How to complete this task: Leaving out the pictures, return word for word the stretch of entries below from the line holding "Woman Wear Face" through the line holding "two children playing with keyboard".

====== Data under study ======

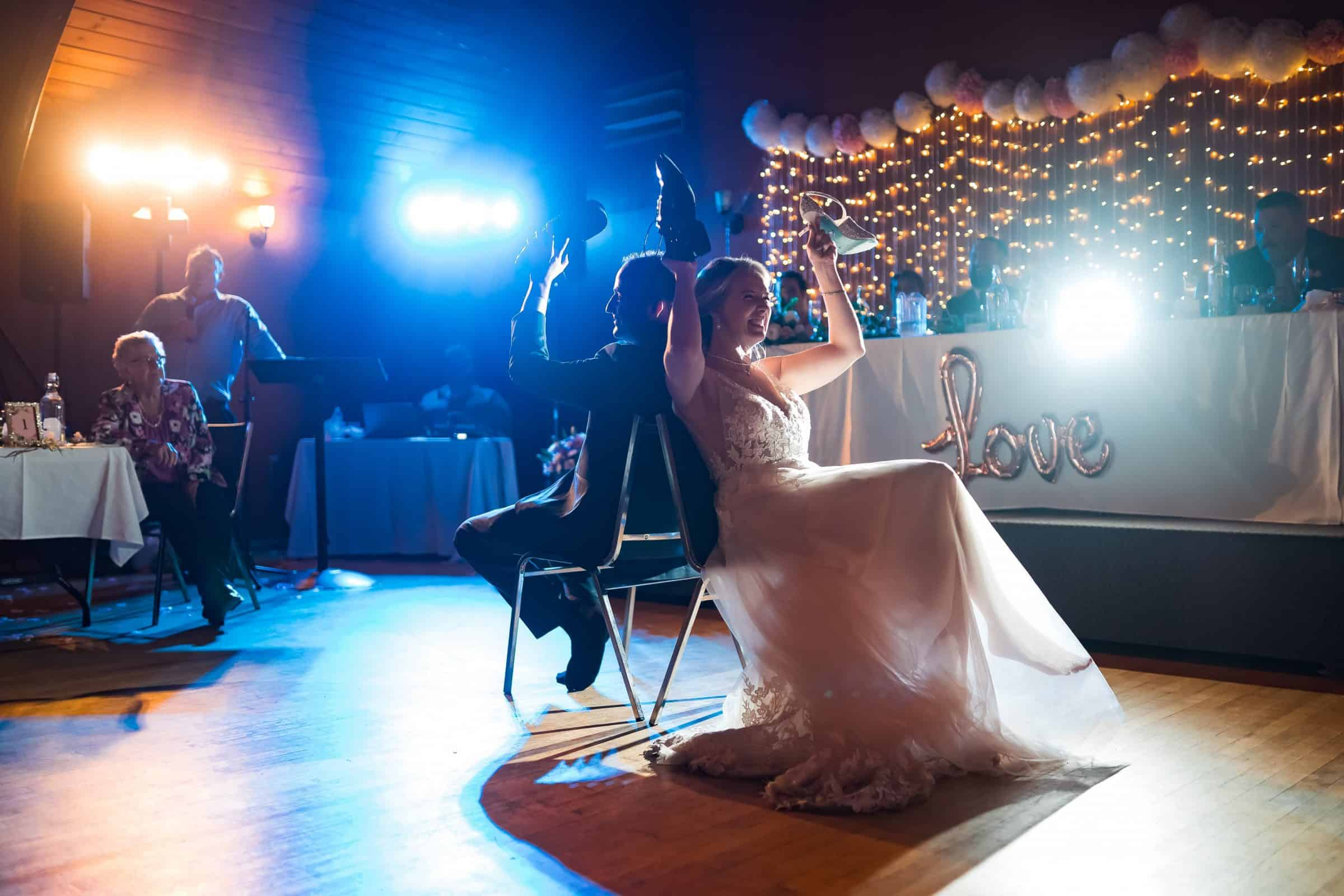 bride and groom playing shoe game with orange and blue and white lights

======
====== Data under study ======

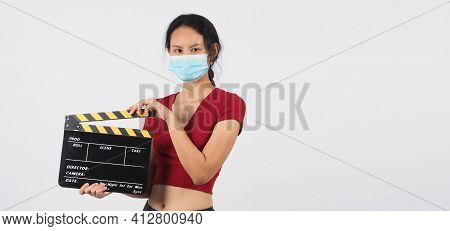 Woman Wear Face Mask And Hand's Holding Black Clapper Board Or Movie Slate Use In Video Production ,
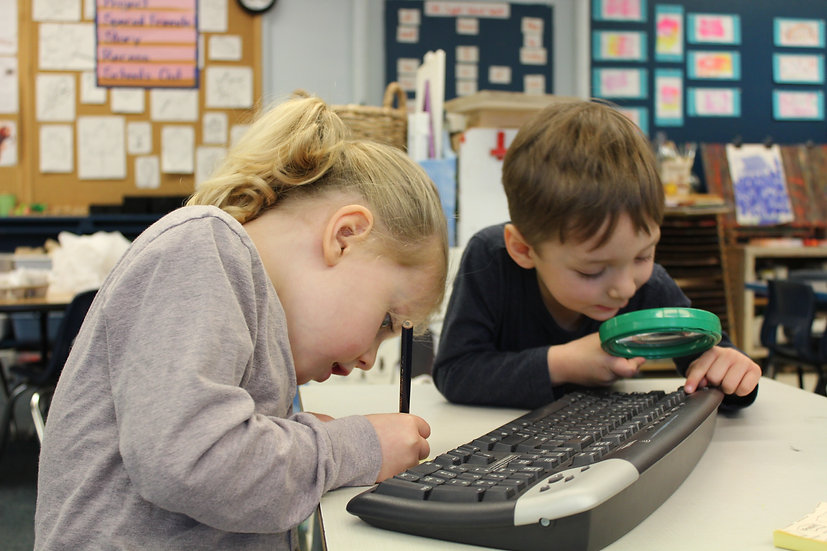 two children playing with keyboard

======

Output of the task:
 Woman Wear Face Mask And Hand's Holding Black Clapper Board Or Movie Slate Use In Video Production ,
 two children playing with keyboard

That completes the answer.